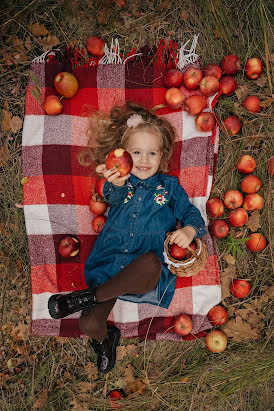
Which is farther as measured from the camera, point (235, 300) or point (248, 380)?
point (235, 300)

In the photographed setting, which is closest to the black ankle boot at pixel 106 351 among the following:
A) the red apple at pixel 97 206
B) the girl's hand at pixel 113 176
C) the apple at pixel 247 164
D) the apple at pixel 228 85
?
the red apple at pixel 97 206

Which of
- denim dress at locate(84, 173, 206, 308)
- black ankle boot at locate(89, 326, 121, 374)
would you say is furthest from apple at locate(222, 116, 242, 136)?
black ankle boot at locate(89, 326, 121, 374)

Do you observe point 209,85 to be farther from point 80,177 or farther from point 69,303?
point 69,303

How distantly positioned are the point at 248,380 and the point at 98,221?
2.02 metres

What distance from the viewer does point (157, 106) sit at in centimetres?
348

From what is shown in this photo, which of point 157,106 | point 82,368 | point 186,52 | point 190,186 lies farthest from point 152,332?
point 186,52

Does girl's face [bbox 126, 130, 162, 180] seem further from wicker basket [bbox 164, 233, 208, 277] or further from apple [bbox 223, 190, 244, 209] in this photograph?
apple [bbox 223, 190, 244, 209]

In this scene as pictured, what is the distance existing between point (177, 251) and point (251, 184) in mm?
1037

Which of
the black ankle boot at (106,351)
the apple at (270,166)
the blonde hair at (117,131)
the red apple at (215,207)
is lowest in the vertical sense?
the black ankle boot at (106,351)

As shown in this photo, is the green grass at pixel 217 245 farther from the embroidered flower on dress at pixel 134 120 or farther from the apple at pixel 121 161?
the apple at pixel 121 161

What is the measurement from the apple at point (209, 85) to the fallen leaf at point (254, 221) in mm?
1244

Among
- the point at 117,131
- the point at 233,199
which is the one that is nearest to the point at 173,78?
the point at 117,131

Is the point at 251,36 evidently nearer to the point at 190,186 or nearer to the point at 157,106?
the point at 157,106

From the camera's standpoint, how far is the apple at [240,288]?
11.1ft
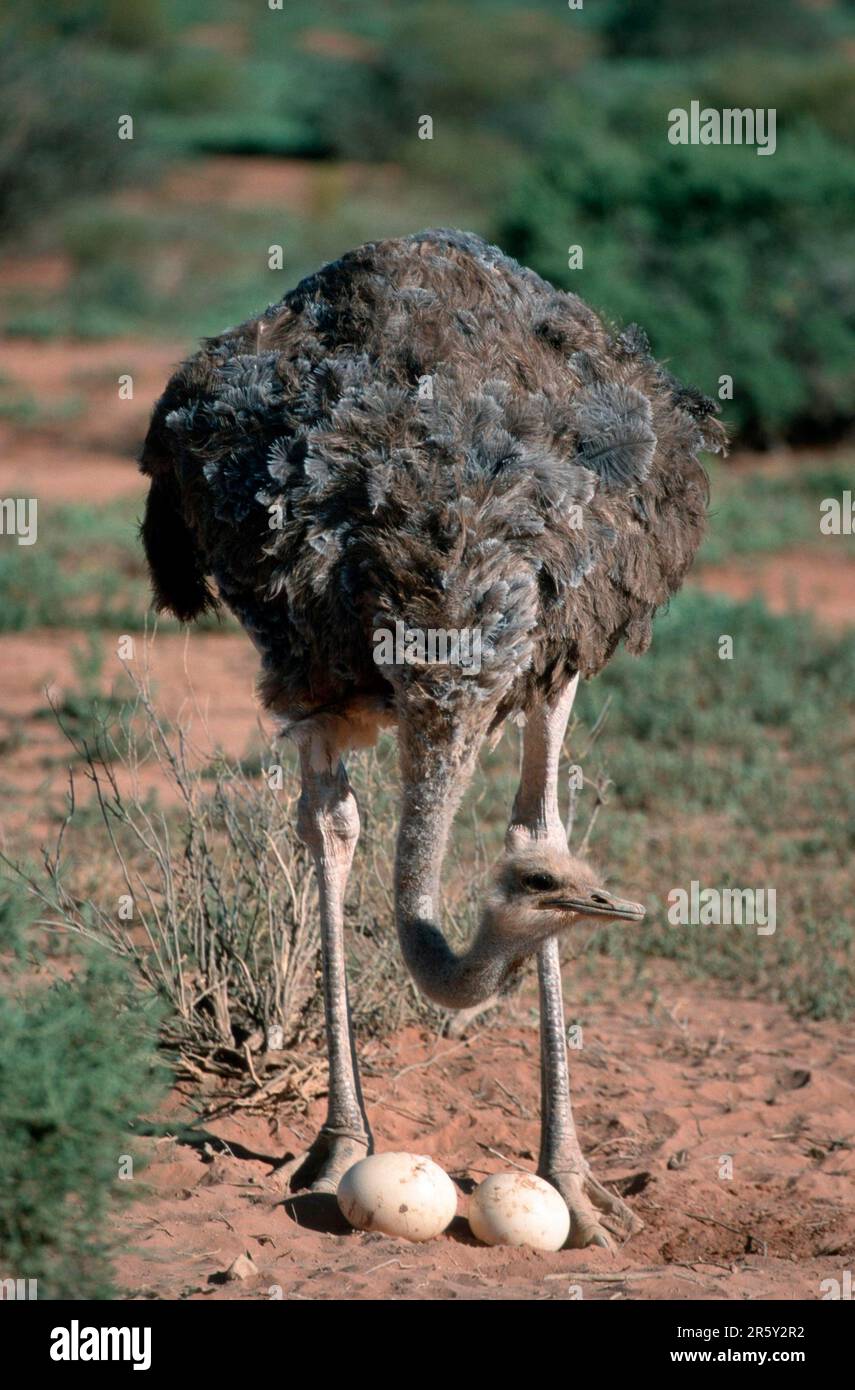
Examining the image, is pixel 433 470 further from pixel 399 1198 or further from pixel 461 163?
pixel 461 163

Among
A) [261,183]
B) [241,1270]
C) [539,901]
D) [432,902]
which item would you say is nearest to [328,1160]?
[241,1270]

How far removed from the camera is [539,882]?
3.97 meters

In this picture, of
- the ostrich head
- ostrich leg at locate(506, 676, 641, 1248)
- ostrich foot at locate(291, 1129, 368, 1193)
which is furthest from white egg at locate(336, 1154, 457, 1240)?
the ostrich head

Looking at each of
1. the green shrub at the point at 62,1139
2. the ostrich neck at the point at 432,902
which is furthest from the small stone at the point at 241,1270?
the ostrich neck at the point at 432,902

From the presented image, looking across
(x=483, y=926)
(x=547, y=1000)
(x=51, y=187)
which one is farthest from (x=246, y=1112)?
(x=51, y=187)

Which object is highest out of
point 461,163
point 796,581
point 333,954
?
point 461,163

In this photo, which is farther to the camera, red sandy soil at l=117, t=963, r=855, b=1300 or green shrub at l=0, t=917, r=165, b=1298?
red sandy soil at l=117, t=963, r=855, b=1300

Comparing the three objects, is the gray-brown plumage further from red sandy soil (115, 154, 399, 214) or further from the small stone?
red sandy soil (115, 154, 399, 214)

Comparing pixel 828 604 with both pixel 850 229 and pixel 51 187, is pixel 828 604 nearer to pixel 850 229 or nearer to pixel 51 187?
pixel 850 229

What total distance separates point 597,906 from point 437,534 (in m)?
0.85

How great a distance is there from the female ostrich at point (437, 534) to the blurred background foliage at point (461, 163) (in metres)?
0.93

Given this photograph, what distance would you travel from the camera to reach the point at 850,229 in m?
14.1

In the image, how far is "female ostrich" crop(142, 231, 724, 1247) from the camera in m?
4.02
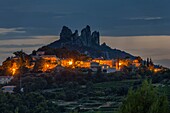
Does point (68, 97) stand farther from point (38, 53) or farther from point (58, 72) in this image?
point (38, 53)

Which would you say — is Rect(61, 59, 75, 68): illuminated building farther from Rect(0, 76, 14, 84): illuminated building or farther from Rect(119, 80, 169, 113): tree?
Rect(119, 80, 169, 113): tree

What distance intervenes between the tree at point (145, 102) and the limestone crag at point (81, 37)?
311 feet

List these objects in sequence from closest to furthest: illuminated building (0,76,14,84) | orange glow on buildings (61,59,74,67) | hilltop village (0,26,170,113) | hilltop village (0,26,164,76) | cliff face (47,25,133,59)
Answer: hilltop village (0,26,170,113) → illuminated building (0,76,14,84) → hilltop village (0,26,164,76) → orange glow on buildings (61,59,74,67) → cliff face (47,25,133,59)

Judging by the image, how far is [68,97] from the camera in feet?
163

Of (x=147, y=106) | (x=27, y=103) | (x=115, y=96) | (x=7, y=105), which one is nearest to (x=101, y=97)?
(x=115, y=96)

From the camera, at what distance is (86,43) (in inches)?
4596

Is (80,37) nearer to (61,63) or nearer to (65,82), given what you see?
(61,63)

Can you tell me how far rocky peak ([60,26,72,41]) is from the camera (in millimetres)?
107750

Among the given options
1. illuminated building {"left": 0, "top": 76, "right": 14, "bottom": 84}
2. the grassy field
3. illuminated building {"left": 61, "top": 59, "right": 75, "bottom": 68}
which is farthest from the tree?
illuminated building {"left": 61, "top": 59, "right": 75, "bottom": 68}

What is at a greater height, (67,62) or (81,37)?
(81,37)

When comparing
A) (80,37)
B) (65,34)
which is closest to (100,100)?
(65,34)

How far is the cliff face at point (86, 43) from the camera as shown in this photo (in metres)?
106

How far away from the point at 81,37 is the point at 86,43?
10.5 feet

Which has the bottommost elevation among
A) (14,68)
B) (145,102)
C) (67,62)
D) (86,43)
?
(145,102)
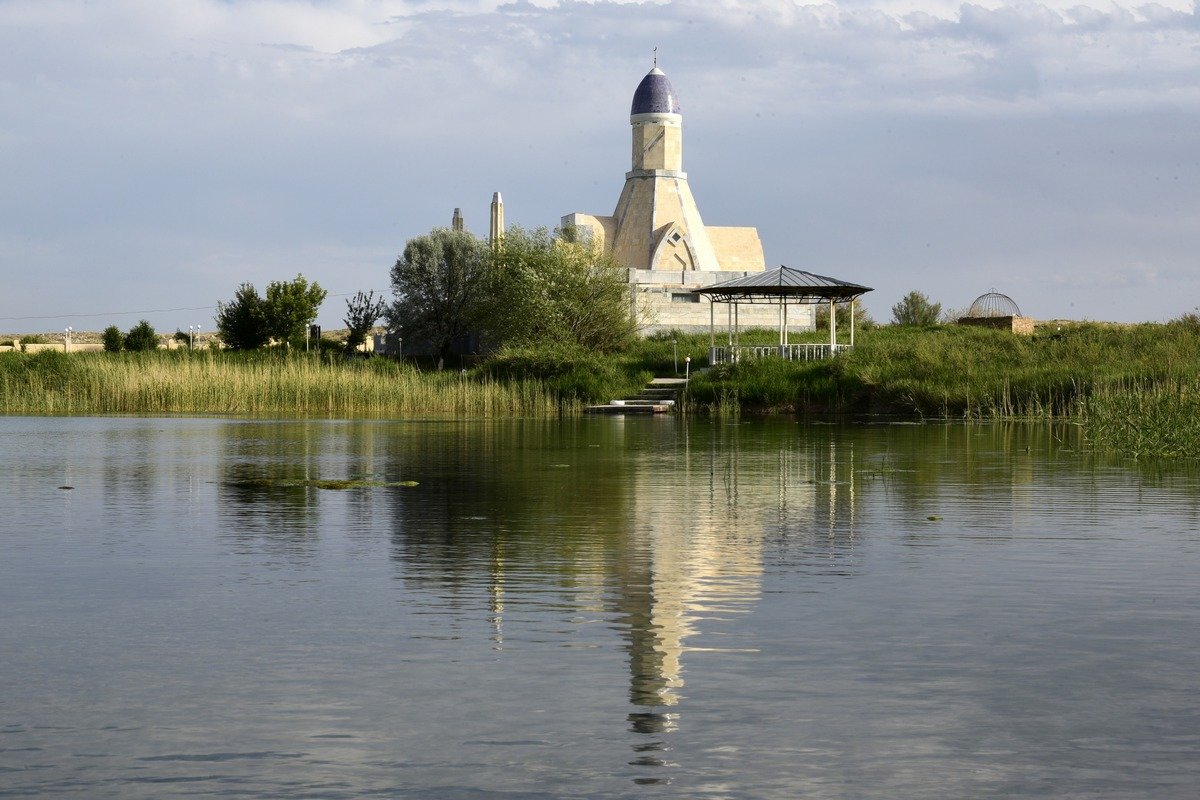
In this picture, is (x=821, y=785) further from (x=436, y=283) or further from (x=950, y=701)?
(x=436, y=283)

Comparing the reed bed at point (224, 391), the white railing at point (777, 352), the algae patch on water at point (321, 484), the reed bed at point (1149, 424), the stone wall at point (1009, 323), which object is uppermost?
the stone wall at point (1009, 323)

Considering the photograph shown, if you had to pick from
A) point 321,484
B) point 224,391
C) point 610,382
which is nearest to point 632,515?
point 321,484

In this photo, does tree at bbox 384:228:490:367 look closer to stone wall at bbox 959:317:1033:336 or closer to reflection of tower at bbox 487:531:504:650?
stone wall at bbox 959:317:1033:336

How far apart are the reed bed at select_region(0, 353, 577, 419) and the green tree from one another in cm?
924

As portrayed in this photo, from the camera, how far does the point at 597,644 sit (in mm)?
6234

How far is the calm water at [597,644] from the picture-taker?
14.7 feet

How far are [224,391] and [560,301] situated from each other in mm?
14799

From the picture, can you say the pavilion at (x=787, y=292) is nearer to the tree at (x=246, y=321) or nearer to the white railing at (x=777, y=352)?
the white railing at (x=777, y=352)

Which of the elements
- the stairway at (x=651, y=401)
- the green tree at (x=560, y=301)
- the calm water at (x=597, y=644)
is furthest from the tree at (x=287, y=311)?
the calm water at (x=597, y=644)

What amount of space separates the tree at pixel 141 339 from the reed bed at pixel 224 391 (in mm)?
25932

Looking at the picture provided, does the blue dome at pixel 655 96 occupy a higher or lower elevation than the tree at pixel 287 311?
higher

▬▬▬

→ Problem
Exactly the lines from the one with "Which has the bottommost elevation among" through the end of the listing above are to be repeated, with no pictures.

→ Expected answer
Which has the bottommost elevation among
A) (14,68)
B) (145,102)
C) (67,62)
D) (86,43)
?
(145,102)
In this picture, is (x=821, y=785) further from (x=436, y=283) or further from (x=950, y=701)?
(x=436, y=283)

Comparing the reed bed at point (224, 391), the white railing at point (777, 352), the algae patch on water at point (321, 484), the reed bed at point (1149, 424), the stone wall at point (1009, 323), which object is uppermost?
the stone wall at point (1009, 323)

Considering the photograph shown, if you had to pick from
A) point 321,484
B) point 224,391
C) point 610,382
which is nearest to point 632,515?
point 321,484

In this photo, does tree at bbox 384:228:490:367 look closer to stone wall at bbox 959:317:1033:336 or closer to reflection of tower at bbox 487:531:504:650?
stone wall at bbox 959:317:1033:336

How far apart are the reed bed at select_region(0, 353, 577, 419) and the green tree from one another in cm?
924

As portrayed in this photo, from the camera, how far does the point at 597,644 sit (in mm)?
6234

How far is the calm water at [597,644] from the picture-taker?
14.7 feet

How far are [224,391] and [560,301] situated from each other in mm?
14799

From the picture, can you say the pavilion at (x=787, y=292) is nearer to the tree at (x=246, y=321) or nearer to the white railing at (x=777, y=352)?
the white railing at (x=777, y=352)

Which of the elements
- the stairway at (x=651, y=401)
- the green tree at (x=560, y=301)
- the calm water at (x=597, y=644)
is furthest from the tree at (x=287, y=311)?
the calm water at (x=597, y=644)

What amount of space separates the tree at pixel 141 339 from the reed bed at pixel 224 391 (in mm)?
25932

Looking at the picture provided, does the blue dome at pixel 655 96 occupy a higher or lower elevation than the tree at pixel 287 311?
higher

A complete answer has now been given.